Decommissioned highway

Decommissioned highway

Largely in the United States of America, as the states build freeways as a new classification of highways, the state may strip the old highway of its old designation as a numbered highway or downgrade it to a 'lesser' status. This is especially common in the United States of America, where as an extreme example, U.S. Highway 66, which connected Chicago and Los Angeles from 1926 until 1972, lost its designation as a U.S. Highway in stages until it disappeared altogether in 1986 in favor of faster, more direct Interstate highways. Some state highways may be partly, such as Michigan State Highway 21 or wholly (the older Arizona State Highway 79) decommissioned in favor of newer Interstate routes.

At times the road itself is incorporated into the newer route. Interstate 44 between Springfield, Missouri and the western suburbs of St. Louis, Missouri assumed much of the old divided surface highway of Route 66 as it was upgraded to full freeway. Segments of the old surface road through a town may be redesignated as "business routes" of the newer highway, highways of a "lower" classification (as in Arizona State Highway 66) or as unnumbered local roads. At times the highway that the superhighway supplants may be demolished so that it cannot be used for such illicit purposes as impromptu drag racing or as an airstrip for drug traffickers, particularly in the thinly-populated areas of the western United States in which the resources of law enforcement might be difficult with a rarely-used road to patrol.

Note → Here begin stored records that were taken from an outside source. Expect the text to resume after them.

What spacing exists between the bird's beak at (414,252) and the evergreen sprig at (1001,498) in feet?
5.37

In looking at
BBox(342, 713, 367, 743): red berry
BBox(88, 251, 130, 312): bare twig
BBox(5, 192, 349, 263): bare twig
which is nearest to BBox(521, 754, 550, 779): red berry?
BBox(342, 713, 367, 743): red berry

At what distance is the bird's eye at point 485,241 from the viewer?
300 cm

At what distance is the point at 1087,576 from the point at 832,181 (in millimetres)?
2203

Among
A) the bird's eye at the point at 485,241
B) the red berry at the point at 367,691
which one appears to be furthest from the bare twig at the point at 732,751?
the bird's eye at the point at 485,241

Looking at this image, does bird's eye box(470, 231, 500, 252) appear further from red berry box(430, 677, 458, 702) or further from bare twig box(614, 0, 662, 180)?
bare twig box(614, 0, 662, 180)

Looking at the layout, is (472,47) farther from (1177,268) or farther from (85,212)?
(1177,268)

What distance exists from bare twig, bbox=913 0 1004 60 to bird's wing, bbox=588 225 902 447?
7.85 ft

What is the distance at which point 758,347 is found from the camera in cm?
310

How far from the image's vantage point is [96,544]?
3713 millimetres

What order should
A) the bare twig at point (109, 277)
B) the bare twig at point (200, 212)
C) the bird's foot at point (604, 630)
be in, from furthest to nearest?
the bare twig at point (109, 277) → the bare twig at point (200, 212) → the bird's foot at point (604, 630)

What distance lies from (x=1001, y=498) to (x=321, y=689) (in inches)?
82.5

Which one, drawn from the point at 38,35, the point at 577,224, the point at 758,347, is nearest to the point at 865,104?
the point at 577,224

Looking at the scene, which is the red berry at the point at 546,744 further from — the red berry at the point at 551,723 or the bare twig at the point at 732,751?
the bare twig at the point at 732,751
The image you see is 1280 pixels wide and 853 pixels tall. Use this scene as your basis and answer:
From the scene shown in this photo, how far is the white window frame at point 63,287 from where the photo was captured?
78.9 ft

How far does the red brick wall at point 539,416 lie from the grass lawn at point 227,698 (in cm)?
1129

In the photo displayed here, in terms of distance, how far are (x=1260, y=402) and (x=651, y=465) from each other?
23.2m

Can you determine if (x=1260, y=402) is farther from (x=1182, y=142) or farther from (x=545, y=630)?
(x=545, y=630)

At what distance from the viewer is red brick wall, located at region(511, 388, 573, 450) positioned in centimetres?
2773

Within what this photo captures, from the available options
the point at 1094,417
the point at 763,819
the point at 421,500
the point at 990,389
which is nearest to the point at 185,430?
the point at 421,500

Where superhighways supplant all but a terminal section of a highway in one state, that short segment may itself be reduced in status. Michigan State Highway 25, originally part of the older U.S. Highway 25 illustrates this tendency. Michigan 25 remains quite useful for those people who travel through the shoreline communities along Lake Huron; they find the designation of the route useful even if the fiction that the highway remains a long-distance route to Cincinnati, Ohio and beyond is no longer a necessity.

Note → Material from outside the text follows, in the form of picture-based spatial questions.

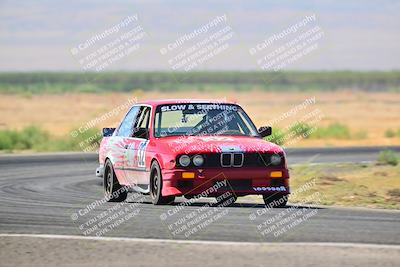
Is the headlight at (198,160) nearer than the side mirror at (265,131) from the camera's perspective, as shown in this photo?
Yes

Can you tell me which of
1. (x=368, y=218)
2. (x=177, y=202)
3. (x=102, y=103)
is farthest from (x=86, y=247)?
(x=102, y=103)

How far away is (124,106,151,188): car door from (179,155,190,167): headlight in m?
1.12

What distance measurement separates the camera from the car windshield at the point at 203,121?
1980 cm

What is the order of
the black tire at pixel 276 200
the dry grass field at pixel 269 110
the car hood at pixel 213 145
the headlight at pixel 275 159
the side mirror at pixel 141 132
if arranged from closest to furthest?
the car hood at pixel 213 145 < the headlight at pixel 275 159 < the black tire at pixel 276 200 < the side mirror at pixel 141 132 < the dry grass field at pixel 269 110

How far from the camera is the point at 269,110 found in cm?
9769

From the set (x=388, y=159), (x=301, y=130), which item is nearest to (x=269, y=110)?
(x=301, y=130)

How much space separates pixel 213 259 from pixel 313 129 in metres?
41.0

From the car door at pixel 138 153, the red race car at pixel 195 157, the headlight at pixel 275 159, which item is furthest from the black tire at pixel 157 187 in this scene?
the headlight at pixel 275 159

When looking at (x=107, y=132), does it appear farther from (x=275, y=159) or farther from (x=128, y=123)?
(x=275, y=159)

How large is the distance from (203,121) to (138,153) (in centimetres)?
112

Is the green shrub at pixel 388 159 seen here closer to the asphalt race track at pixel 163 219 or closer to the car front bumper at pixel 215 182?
the asphalt race track at pixel 163 219

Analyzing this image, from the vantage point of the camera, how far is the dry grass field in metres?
64.0

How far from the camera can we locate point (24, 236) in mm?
14859

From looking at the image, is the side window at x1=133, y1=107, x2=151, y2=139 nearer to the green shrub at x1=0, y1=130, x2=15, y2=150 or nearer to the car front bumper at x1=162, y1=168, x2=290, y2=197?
the car front bumper at x1=162, y1=168, x2=290, y2=197
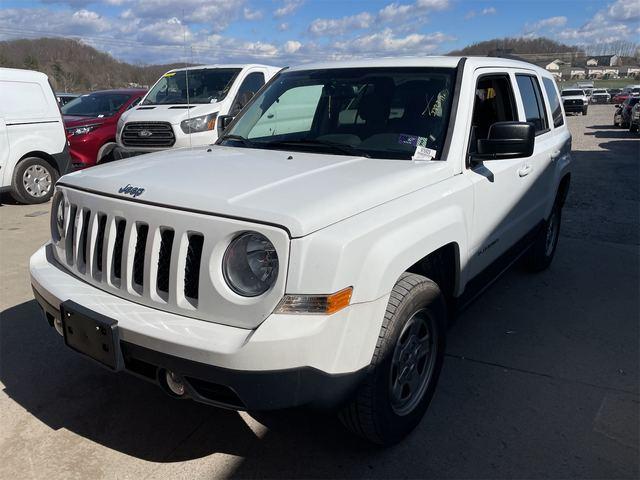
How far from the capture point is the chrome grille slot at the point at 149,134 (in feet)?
29.9

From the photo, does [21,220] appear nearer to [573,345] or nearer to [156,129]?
[156,129]

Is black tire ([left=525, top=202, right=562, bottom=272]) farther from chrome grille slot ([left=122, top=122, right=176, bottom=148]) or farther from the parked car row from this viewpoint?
the parked car row

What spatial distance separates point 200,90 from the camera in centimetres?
948

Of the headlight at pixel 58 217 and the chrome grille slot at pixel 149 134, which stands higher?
the headlight at pixel 58 217

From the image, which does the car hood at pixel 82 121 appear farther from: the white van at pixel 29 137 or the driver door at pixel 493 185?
the driver door at pixel 493 185

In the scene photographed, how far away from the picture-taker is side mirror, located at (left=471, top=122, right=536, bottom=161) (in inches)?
121

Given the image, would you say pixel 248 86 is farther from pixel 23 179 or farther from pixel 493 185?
pixel 493 185

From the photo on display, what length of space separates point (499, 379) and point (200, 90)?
25.0ft

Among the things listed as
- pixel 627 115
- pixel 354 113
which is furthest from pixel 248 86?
pixel 627 115

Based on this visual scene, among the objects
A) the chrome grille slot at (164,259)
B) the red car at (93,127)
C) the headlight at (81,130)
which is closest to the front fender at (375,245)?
the chrome grille slot at (164,259)

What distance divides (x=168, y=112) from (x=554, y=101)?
6278mm

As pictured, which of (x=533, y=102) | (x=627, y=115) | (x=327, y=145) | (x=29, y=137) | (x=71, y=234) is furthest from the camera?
(x=627, y=115)

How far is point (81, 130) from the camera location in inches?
417

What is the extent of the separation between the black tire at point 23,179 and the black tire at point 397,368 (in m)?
7.76
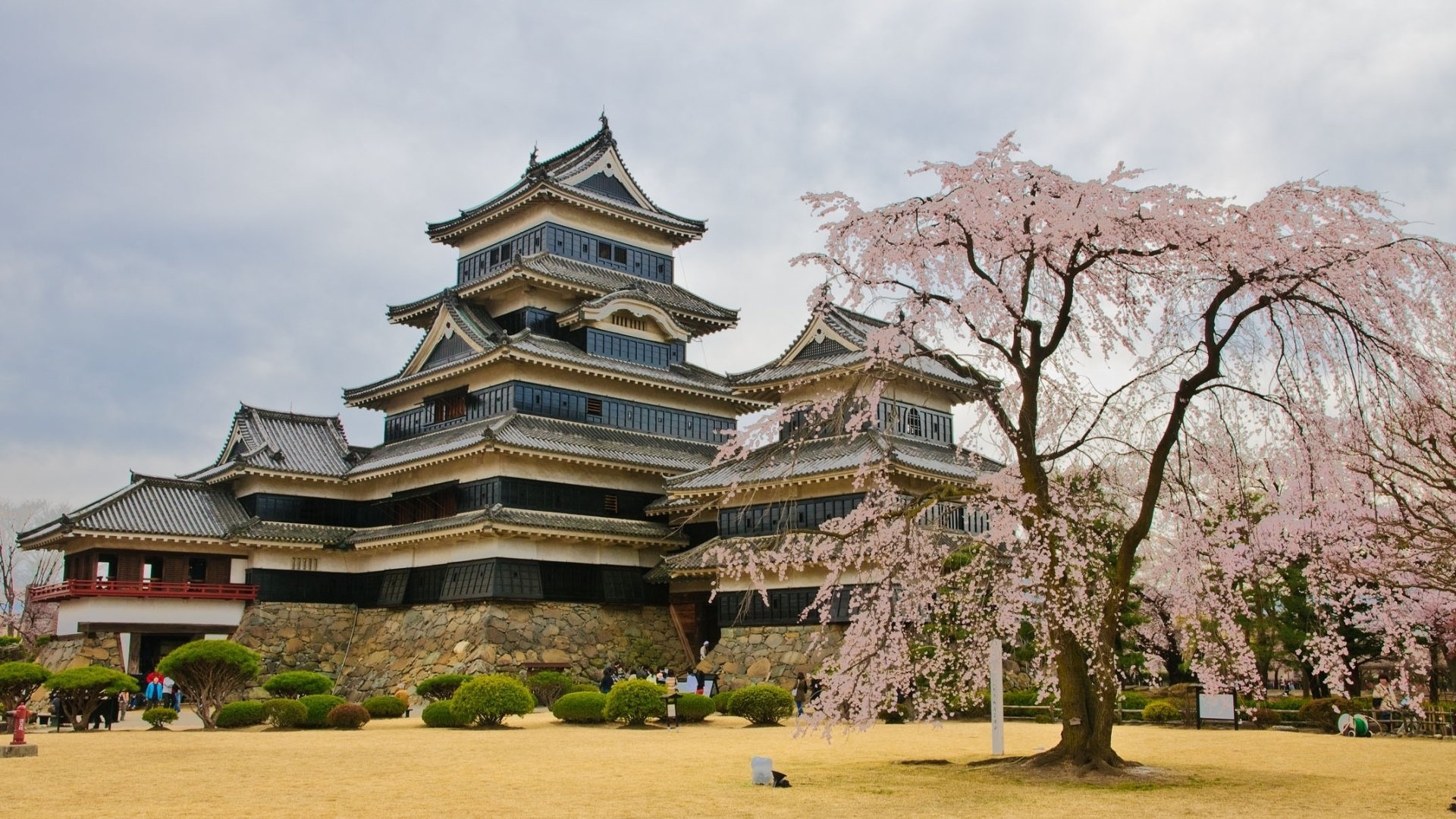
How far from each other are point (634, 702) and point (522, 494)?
12.6 m

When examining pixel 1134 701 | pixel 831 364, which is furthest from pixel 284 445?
pixel 1134 701

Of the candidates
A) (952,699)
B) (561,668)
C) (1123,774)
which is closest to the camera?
(1123,774)

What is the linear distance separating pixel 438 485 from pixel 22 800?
26.0 meters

Intrastate U.S. highways, such as old U.S. Highway 230 between Harrisburg, Pennsylvania and Lancaster, Pennsylvania are often reduced to state highways.

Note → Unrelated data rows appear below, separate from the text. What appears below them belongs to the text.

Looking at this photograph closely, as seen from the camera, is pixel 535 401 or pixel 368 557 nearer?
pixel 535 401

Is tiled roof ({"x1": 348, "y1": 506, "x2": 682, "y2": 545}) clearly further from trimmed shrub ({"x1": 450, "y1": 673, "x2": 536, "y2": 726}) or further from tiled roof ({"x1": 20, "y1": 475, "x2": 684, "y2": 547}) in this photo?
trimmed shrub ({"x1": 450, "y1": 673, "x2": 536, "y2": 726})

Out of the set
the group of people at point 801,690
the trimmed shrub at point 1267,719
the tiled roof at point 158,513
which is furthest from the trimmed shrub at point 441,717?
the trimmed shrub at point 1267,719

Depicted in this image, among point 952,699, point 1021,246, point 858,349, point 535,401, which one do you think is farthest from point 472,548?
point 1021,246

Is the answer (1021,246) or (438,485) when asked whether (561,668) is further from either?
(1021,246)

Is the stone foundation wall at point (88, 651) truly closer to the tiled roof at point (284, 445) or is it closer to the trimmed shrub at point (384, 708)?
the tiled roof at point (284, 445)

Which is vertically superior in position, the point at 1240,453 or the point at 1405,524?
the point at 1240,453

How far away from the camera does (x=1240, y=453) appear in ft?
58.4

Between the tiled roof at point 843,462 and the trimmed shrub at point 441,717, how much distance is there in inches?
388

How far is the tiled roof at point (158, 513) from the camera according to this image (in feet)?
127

Superhighways, although generally much safer and easier to drive, necessitate a more decisive manner of driving than do the older highways on which motorists generally stop at the intersections of numbered highways; at higher speeds and without the possibility of stopping at the junction, motorists must decide earlier that they wish to exit the superhighway. Multiple designations for the same highway, whether on the superhighway itself or on the intersecting road, often contribute to severe accidents due to the confusion that they might impose upon an unwary motorist. The extreme violations of this principle, as in the unusual multiplexes, each defunct, of US 60/70/80/89/AZ-93 through Phoenix, Arizona, US 66/91/395 near San Bernardino, California, especially where it met US 70/99, or even US 60/70/99 through California's Coachella Valley, permissible for political reasons in the era of surface highways, would be hazards at superhighway speeds.

Even as superhighways supplant older surface routes as through routes, some historical highways get attention from those with antiquarian (and commercial) interests in the continued recognition of such routes. Route 66 in the midwestern and southwestern United States is a prime example of such efforts; "Historic Route US 66" markers, completely unofficial, designate most of the old surface road, some of which has literary significance (as in John Steinbeck's novel The Grapes of Wrath).